Discussion Questions

  1. Kwame chose to separate the batch catalog from the production online catalog by using different high-level qualifiers (CNB.PROD. vs. CNB.BATCH.). An alternative would be to keep all production datasets under CNB.PROD.* but use different user catalogs with multi-level aliases (CNB.PROD.BATCH → UCAT.BATCH, CNB.PROD.ONLINE → UCAT.ONLINE). What are the trade-offs of each approach?

  2. CNB's data class DCKSDS specifies CI=4096 and FREESPACE(10 15). But their high-volume KSDS data class DCKSDSHI uses the same CI size with FREESPACE(10 20). Why the different CA free space? What access pattern differences justify this?

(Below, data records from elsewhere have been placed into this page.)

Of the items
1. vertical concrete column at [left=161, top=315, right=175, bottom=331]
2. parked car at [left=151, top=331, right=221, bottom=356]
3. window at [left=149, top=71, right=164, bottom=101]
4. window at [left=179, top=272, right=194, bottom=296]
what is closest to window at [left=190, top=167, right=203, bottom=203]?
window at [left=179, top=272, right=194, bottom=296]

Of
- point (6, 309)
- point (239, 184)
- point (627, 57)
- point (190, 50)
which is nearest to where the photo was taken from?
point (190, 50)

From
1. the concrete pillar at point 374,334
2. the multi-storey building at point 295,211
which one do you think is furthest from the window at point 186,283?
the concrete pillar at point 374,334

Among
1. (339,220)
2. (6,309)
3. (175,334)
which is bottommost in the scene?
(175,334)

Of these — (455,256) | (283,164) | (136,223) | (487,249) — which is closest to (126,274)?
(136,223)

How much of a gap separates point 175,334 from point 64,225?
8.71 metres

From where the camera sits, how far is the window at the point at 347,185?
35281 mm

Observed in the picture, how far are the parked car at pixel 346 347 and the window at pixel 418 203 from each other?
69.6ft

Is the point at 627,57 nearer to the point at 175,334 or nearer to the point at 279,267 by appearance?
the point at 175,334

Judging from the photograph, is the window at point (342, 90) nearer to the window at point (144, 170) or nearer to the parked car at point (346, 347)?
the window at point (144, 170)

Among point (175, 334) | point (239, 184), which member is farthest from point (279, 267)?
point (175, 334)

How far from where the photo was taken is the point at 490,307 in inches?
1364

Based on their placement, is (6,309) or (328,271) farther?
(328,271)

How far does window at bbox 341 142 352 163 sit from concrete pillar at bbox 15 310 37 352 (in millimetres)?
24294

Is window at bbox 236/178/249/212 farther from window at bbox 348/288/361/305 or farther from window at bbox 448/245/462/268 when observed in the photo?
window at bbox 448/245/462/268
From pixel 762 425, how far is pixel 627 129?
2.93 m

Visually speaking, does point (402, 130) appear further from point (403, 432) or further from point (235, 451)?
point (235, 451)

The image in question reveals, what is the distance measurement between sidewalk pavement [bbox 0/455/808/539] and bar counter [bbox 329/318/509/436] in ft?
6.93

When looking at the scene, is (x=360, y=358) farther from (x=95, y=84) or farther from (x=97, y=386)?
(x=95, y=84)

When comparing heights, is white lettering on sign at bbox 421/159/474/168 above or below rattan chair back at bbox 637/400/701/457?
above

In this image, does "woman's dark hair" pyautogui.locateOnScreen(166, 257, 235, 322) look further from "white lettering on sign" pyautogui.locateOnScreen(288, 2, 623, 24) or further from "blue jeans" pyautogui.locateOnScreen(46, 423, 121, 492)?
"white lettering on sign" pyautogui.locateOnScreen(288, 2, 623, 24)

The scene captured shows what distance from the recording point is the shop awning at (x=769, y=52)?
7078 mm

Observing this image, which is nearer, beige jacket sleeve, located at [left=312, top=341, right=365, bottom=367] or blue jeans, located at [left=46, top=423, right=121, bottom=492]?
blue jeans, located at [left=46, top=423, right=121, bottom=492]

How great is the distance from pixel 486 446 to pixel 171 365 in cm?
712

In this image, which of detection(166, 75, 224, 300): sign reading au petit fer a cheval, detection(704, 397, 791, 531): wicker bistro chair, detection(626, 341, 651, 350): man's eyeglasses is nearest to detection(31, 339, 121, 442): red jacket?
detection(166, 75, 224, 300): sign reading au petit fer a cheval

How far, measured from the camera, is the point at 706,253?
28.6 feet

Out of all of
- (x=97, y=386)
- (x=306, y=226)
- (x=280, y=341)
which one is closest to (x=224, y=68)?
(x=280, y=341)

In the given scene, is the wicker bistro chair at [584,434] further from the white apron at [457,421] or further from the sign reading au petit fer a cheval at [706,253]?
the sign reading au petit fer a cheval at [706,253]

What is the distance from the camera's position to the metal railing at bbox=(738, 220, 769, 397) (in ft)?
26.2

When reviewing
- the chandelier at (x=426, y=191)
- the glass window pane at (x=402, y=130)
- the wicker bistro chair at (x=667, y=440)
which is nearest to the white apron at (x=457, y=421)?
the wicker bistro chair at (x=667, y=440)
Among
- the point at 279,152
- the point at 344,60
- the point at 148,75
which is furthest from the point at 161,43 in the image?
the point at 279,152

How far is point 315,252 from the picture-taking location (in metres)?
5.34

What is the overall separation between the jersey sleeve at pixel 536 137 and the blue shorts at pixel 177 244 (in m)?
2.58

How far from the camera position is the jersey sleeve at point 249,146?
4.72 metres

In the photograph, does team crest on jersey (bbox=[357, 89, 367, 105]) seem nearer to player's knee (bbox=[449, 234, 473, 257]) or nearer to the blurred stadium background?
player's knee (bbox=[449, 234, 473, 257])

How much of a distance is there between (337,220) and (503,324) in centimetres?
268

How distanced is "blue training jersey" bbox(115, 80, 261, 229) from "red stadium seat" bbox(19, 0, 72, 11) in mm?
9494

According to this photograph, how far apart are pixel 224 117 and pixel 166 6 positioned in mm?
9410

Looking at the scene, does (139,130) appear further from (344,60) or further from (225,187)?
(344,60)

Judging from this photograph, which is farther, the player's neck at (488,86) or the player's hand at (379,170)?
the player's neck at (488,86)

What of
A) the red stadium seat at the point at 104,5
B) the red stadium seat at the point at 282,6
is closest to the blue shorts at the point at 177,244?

  3. The management class MCREGULATORY specifies "Never migrate to ML2." This means 7 years of regulatory data stays on primary DASD. At CNB's scale, this is expensive. What alternative approaches could reduce cost while still meeting the regulatory requirement for rapid auditor access?

  4. Kwame enforces naming conventions through RACF rejection. This is an operational overhead — every new dataset type requires a RACF rule update. What's the alternative, and why did Kwame choose enforcement over education?

  5. The 33% batch window improvement came from three roughly equal sources. If Kwame had time to implement only one of the three (block sizes, catalog separation, or VSAM tuning), which would you prioritize and why?